Rows from a spatial reasoning dataset:

---------------

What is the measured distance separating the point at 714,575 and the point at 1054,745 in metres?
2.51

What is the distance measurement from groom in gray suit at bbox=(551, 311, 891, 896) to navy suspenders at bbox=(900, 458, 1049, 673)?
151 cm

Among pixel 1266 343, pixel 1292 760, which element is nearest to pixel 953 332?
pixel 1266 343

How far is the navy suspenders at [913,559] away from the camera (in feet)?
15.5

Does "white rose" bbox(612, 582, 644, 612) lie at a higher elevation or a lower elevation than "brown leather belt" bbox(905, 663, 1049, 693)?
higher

---------------

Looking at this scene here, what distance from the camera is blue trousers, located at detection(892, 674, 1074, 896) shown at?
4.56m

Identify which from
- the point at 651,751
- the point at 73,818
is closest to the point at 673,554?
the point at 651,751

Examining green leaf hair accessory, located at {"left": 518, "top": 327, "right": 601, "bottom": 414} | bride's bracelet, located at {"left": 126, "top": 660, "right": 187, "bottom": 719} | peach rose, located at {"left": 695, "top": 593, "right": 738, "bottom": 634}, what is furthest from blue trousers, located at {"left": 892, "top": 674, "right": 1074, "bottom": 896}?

---------------

> _REQUEST_
Reproduce every line of the records from the one containing "Identify which from" down to the one containing "Examining green leaf", with both of those lines included.

> _RESPONSE_
Identify which from
- the point at 651,751
- the point at 73,818
is closest to the point at 673,554?
the point at 651,751

Examining green leaf hair accessory, located at {"left": 518, "top": 327, "right": 601, "bottom": 414} | bride's bracelet, located at {"left": 126, "top": 660, "right": 187, "bottom": 719} | peach rose, located at {"left": 695, "top": 593, "right": 738, "bottom": 634}, what is furthest from blue trousers, located at {"left": 892, "top": 674, "right": 1074, "bottom": 896}?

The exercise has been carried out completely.